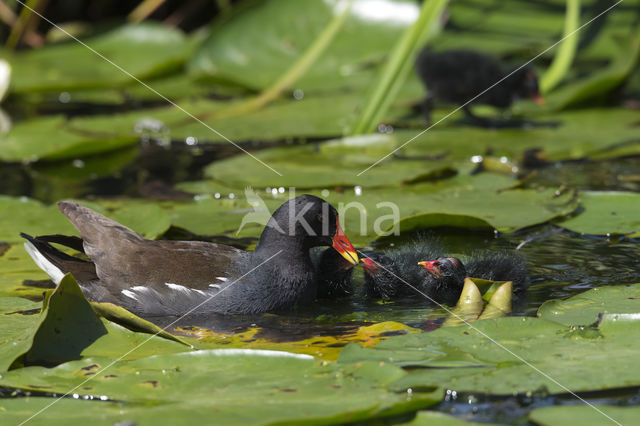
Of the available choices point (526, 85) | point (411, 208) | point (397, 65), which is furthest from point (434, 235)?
point (526, 85)

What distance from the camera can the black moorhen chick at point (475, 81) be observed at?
245 inches

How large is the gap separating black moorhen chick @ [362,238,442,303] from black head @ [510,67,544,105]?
307 centimetres

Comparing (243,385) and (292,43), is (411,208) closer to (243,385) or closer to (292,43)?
(243,385)

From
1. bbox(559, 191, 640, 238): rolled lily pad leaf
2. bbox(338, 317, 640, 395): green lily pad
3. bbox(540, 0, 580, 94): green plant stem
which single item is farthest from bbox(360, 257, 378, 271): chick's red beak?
bbox(540, 0, 580, 94): green plant stem

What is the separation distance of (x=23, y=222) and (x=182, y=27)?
253 inches

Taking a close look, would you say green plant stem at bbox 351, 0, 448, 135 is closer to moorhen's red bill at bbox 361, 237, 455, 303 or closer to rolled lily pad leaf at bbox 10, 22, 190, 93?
moorhen's red bill at bbox 361, 237, 455, 303

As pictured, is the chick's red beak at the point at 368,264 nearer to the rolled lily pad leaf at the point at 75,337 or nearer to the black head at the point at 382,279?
the black head at the point at 382,279

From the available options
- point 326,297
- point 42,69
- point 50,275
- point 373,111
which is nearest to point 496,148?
point 373,111

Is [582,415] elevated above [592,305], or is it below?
below

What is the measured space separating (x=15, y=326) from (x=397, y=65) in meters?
2.97

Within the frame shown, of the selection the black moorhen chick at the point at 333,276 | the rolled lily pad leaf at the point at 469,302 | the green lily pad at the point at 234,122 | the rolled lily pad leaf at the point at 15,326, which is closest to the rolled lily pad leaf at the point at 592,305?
the rolled lily pad leaf at the point at 469,302

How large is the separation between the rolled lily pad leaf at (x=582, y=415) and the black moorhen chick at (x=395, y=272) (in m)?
1.15

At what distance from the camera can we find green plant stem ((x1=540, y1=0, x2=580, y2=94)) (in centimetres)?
586

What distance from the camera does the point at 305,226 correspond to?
3357 millimetres
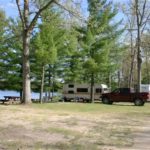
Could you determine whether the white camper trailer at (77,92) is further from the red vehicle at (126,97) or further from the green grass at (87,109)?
the green grass at (87,109)

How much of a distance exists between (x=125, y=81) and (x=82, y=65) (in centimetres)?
3934

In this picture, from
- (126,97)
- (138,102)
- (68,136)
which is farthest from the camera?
(126,97)

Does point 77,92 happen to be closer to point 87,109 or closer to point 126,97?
point 126,97

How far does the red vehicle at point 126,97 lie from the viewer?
4441cm

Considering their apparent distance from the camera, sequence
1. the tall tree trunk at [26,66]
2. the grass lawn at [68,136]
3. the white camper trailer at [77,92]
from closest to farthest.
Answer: the grass lawn at [68,136], the tall tree trunk at [26,66], the white camper trailer at [77,92]

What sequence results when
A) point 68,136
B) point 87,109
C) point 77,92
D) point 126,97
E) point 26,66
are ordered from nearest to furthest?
point 68,136 < point 87,109 < point 26,66 < point 126,97 < point 77,92

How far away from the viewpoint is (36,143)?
12.9 meters

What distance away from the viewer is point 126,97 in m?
45.9

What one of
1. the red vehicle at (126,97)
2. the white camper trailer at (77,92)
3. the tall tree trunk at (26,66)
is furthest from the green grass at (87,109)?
the white camper trailer at (77,92)

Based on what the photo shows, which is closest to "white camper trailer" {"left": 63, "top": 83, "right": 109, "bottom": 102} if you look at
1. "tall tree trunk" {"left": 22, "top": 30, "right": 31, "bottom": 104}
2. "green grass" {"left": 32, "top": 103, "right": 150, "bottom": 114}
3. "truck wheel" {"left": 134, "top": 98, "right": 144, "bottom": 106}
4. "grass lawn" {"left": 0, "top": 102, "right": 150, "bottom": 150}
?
"truck wheel" {"left": 134, "top": 98, "right": 144, "bottom": 106}

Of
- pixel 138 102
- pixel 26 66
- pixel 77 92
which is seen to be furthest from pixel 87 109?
pixel 77 92

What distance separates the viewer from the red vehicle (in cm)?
4441

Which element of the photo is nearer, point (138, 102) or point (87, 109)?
point (87, 109)

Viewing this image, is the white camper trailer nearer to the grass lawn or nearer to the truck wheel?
the truck wheel
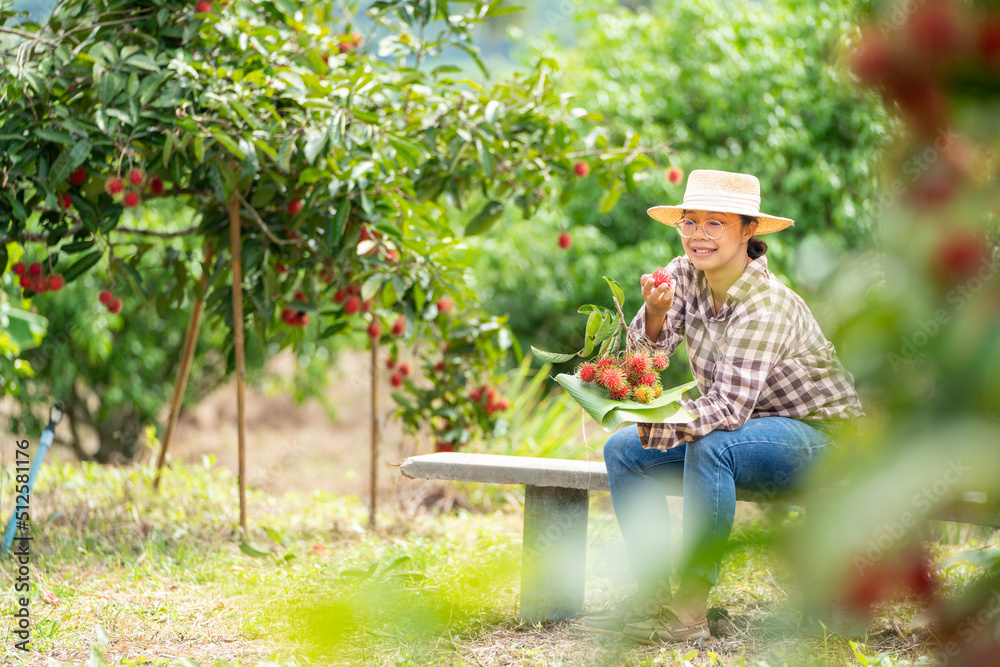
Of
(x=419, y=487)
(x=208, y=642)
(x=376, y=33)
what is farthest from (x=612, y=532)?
(x=376, y=33)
= = =
Gestellte Aufgabe: Kannst du das gesamte Material oben neu schreiben und dabei „camera“ durch „observer“ ersetzen, ohne sonst etwas zu ändern? Die Bilder lässt du in der Antwort weg.

Lösung unten:
Of the available choices point (526, 85) | point (411, 208) | point (397, 65), which is furthest from point (434, 235)?
point (526, 85)

What distance from the observer can the black moorhen chick at point (475, 81) be observed at?
245 inches

How large is the gap separating black moorhen chick @ [362,238,442,303] from black head @ [510,67,544,105]?
307 centimetres

Comparing (243,385) and (292,43), is (411,208) closer to (243,385) or closer to (292,43)?
(243,385)

From
1. bbox(559, 191, 640, 238): rolled lily pad leaf
2. bbox(338, 317, 640, 395): green lily pad
3. bbox(540, 0, 580, 94): green plant stem
which single item is farthest from bbox(360, 257, 378, 271): chick's red beak?
bbox(540, 0, 580, 94): green plant stem

What is the separation distance of (x=23, y=222) and (x=182, y=27)?
253 inches

Taking a close look, would you say green plant stem at bbox 351, 0, 448, 135 is closer to moorhen's red bill at bbox 361, 237, 455, 303 or closer to rolled lily pad leaf at bbox 10, 22, 190, 93?
moorhen's red bill at bbox 361, 237, 455, 303

As pictured, is the chick's red beak at the point at 368,264 nearer to the rolled lily pad leaf at the point at 75,337 or nearer to the black head at the point at 382,279?
the black head at the point at 382,279

From the available options
- point 326,297
- point 42,69
- point 50,275
- point 373,111
which is nearest to point 496,148?
point 373,111

Is [582,415] elevated above [592,305], or is it below?
below

What is the measured space separating (x=15, y=326) from (x=397, y=65) in meters?
2.97

Within the frame shown, of the selection the black moorhen chick at the point at 333,276 | the rolled lily pad leaf at the point at 469,302 | the green lily pad at the point at 234,122 | the rolled lily pad leaf at the point at 15,326, which is closest to the rolled lily pad leaf at the point at 592,305?
the rolled lily pad leaf at the point at 469,302

How large is the separation between the rolled lily pad leaf at (x=582, y=415) and the black moorhen chick at (x=395, y=272) (in m)?
1.15

At what distance from the observer can we find green plant stem ((x1=540, y1=0, x2=580, y2=94)) (in centimetres)?
586

What distance from the observer does the point at 305,226 correspond to?
3357 millimetres
Could you determine whether the white camper trailer at (77,92) is further from the red vehicle at (126,97) or further from the green grass at (87,109)?
the green grass at (87,109)

How much of a distance exists between (x=125, y=81) and (x=82, y=65) (in centimetres)?
3934

In this picture, from
- (126,97)
- (138,102)
- (68,136)
which is farthest from the observer?
(126,97)

Does point 77,92 happen to be closer to point 87,109 or closer to point 126,97?
point 126,97

How far does the red vehicle at point 126,97 lie from the viewer?
4441cm

Considering their apparent distance from the observer, sequence
1. the tall tree trunk at [26,66]
2. the grass lawn at [68,136]
3. the white camper trailer at [77,92]
from closest to farthest.
Answer: the grass lawn at [68,136], the tall tree trunk at [26,66], the white camper trailer at [77,92]

What sequence results when
A) point 68,136
B) point 87,109
C) point 77,92
D) point 126,97
E) point 26,66
are ordered from nearest to furthest?
point 68,136 < point 87,109 < point 26,66 < point 126,97 < point 77,92

How far away from the viewpoint is (36,143)?
12.9 meters

What distance away from the viewer is point 126,97 in m?
45.9

What one of
1. the red vehicle at (126,97)
2. the white camper trailer at (77,92)
3. the tall tree trunk at (26,66)
is furthest from the green grass at (87,109)?
the white camper trailer at (77,92)

Based on what the photo shows, which is closest to "white camper trailer" {"left": 63, "top": 83, "right": 109, "bottom": 102} if you look at
1. "tall tree trunk" {"left": 22, "top": 30, "right": 31, "bottom": 104}
2. "green grass" {"left": 32, "top": 103, "right": 150, "bottom": 114}
3. "truck wheel" {"left": 134, "top": 98, "right": 144, "bottom": 106}
4. "grass lawn" {"left": 0, "top": 102, "right": 150, "bottom": 150}
?
"truck wheel" {"left": 134, "top": 98, "right": 144, "bottom": 106}

Of
- pixel 138 102
- pixel 26 66
- pixel 77 92
which is seen to be furthest from pixel 87 109?
pixel 77 92

What distance separates the viewer from the red vehicle (in cm)?
4441

Which element of the photo is nearer, point (138, 102) or point (87, 109)?
point (87, 109)

Viewing this image, is the white camper trailer nearer to the grass lawn or nearer to the truck wheel?
the truck wheel
Of
(x=419, y=487)
(x=208, y=642)
(x=376, y=33)
what is farthest from (x=612, y=532)?
(x=376, y=33)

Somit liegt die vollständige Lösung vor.